Wednesday, April 23, 2008

the retributivist instinct?


the following paragraphs conclude jared diamond's recent essay, "vengeance is ours: what can tribal societies tell us about our need to get even?".  in it he implicitly and explicitly compares two stories-- the first of daniel, member of the handa clan in the new guinea highlands, who avenged the death of a beloved uncle at the cost of 'three years, twenty-nine more killings, and the sacrifice of three hundred pigs"-- the second of jozef, diamond's father-in-law, who lived a long life of ambivalent regret after giving up the chance to shoot the holocaust-era murderer of his mother and sister (who the polish state later set free).  

"we regularly ignore the fact that the thirst for vengeance is among the strongest of human emotions.  it ranks with love, anger, grief, and fear, about which we talk incessantly.  modern state societies permit and encourage us to express our love, anger, grief, and fear, but not our thirst for vengeance.  we grow up being taught that such feelings are primitive, something to be ashamed of and transcend.
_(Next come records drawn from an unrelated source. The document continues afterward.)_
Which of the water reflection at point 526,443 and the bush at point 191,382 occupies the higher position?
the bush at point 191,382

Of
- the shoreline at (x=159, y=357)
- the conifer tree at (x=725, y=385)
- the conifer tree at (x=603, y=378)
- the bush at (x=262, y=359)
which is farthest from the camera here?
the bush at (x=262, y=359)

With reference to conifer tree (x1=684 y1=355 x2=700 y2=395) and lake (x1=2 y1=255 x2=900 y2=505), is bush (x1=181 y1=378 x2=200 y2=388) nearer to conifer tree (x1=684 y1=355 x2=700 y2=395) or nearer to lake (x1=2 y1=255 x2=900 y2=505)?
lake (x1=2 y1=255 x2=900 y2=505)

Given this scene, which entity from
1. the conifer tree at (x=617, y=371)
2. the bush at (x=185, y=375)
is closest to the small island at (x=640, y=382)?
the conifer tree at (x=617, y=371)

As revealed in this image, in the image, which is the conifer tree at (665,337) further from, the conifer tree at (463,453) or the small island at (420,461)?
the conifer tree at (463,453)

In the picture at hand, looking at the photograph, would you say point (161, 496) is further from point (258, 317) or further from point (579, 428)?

there is no doubt that state acceptance of every individual's right to exact personal vengeance would miake it impossible for us to coexist peacefully as fellow-citizens of the same state.  wotherise, we, too, would be living under the conditions of constant warfare prevailing  in non-state societies like those of the new guinea highlnads.  in that sense, jozef was right to leave punishment of his mother's killer to the polish state, and it was tragic that the polish state failed him so shamefully.  yet, even if the killer had been properly punished, jozef would still have been deprived of the personal satisfaction that daniel enjoyed.

my conversations with daniel made me understand what we give up by leaving justice to the state.  in order to induce us to do so, state societies and their associated religions and moral codes teach us that seeking revenge is bad.  but, while acting on vengeful feelings clearly needs to be discourages, acknowledging them should be not merely permitted but encouraged.  to a close relative or friend of someone who has been killed or seriously wronged, and to the victims of harm themselves, those feelings are natural and powerful.  many state governments to attempt to grant the relatives  of crime victims some personal satisfaction, by allowing them to be present at the trial of the accused, and, in some cases, to address the judge or jury, or even to watch the execution of their loved one's murderer.
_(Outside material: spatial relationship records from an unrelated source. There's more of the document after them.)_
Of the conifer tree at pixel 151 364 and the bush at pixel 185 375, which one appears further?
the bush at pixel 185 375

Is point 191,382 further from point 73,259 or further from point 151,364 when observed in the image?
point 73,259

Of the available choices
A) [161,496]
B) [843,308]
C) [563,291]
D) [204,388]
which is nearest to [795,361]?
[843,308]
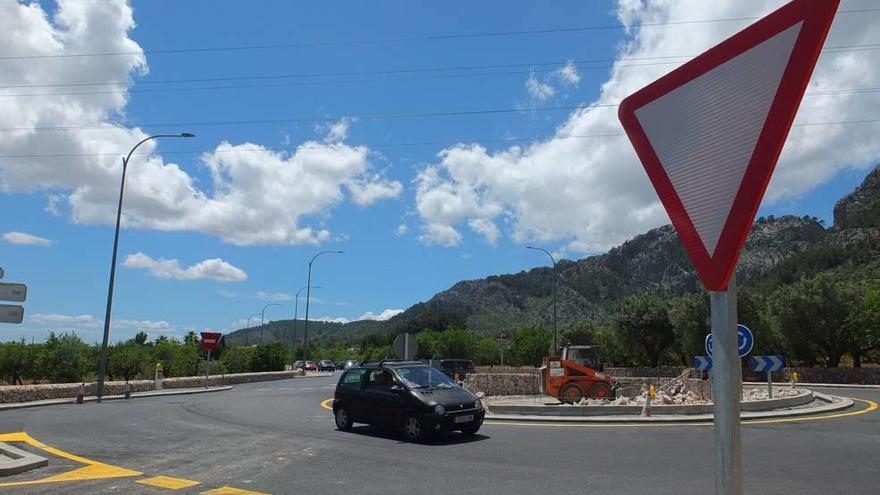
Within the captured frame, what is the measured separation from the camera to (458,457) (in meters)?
11.5

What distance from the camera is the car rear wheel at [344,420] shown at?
16.2m

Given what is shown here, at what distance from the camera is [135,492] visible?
844 centimetres

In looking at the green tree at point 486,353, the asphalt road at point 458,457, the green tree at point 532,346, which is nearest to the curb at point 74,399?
the asphalt road at point 458,457

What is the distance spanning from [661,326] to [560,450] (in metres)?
51.0

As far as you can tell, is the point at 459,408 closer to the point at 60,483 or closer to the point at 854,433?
the point at 60,483

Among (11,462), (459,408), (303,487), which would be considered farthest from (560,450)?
(11,462)

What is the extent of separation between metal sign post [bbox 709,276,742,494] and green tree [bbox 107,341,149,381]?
56.9 metres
daniel concluded his story in the happy, satisfied, staightforward tone in which he had recounted the rest of it.  'now, when we visit an ombal village to play basketball, and isum comes to watch the game in his wheelchair, i feel sorry for him,' he said.  'occasionally, i go over to isum, shake his hand, and tell him, 'i feel sorry for you.'  but people see isum.  they know that he will be suffering all the rest of his life for having killed soll.  people remember that isum used to be a tall and handsome man, destined to be a future leader.  but so was my uncle soll.  by getting isum paralyzed, i gained appropriate revenge for the killing of my tall and handsome uncle, who had been very good to me, and who would have become a leader.'"
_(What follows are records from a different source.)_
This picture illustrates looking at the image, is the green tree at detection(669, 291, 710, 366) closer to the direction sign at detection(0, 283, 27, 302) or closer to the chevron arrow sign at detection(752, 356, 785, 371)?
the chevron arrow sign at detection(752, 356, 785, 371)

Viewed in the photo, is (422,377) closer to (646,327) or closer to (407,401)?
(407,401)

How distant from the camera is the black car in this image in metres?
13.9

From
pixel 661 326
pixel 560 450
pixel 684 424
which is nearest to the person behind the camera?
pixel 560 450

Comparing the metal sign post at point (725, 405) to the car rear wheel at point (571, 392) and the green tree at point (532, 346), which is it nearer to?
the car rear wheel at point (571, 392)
gripped as i am by the philosophical issues surrounding agency and retributivism, and admiring as i am of jared diamond's work, you might imagine the excitement i felt when this caught my eye as i skimmed the index page of this week's new yorker. i read it through once and felt terribly disappointed. i read it again and just felt discomfited-- although not, i think, in precisely the way that diamond surely intended this essay it discomfit us all.  but i might be giving myself too much credit here, so i've decided to sit with this one a little longer, to meditate and stew a little on the essay and my reaction to it.

anyway, it's a little unfair to just have you read the end, given that most of the rest of the essay does the important work of telling the full story of daniel, so that the western reader can't comfortably demonize or distance herself from him-- but i urge you to either take this for granted or, if you can't, to go read for yourself.  my discomfort does not arise from a sense that vengeance or it's taking is monstrous or primitive.